*Problem statement:* Word for word, restate the lines of the data below between those holding "Bridge Investment Group, Salt" and "Cheese of the", inclusive; pictures do not belong in the copy.

*Recorded data:*
--

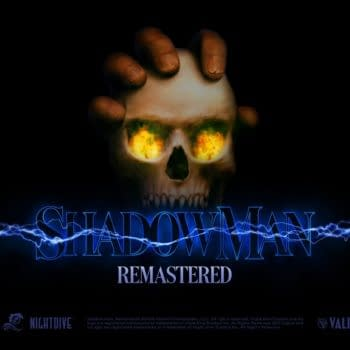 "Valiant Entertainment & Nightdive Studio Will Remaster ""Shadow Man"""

--

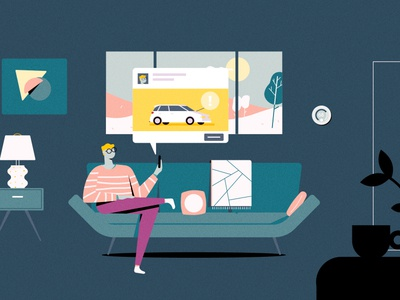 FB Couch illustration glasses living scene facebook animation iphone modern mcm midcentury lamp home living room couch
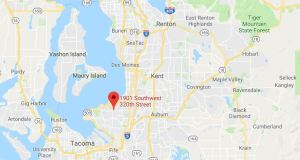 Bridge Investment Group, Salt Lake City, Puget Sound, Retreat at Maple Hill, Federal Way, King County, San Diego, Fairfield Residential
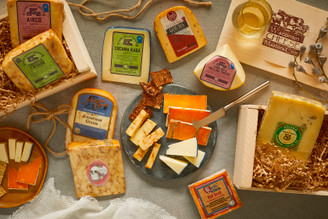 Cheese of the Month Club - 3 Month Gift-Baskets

--

*Task response:*
 Bridge Investment Group, Salt Lake City, Puget Sound, Retreat at Maple Hill, Federal Way, King County, San Diego, Fairfield Residential
 Cheese of the Month Club - 3 Month Gift-Baskets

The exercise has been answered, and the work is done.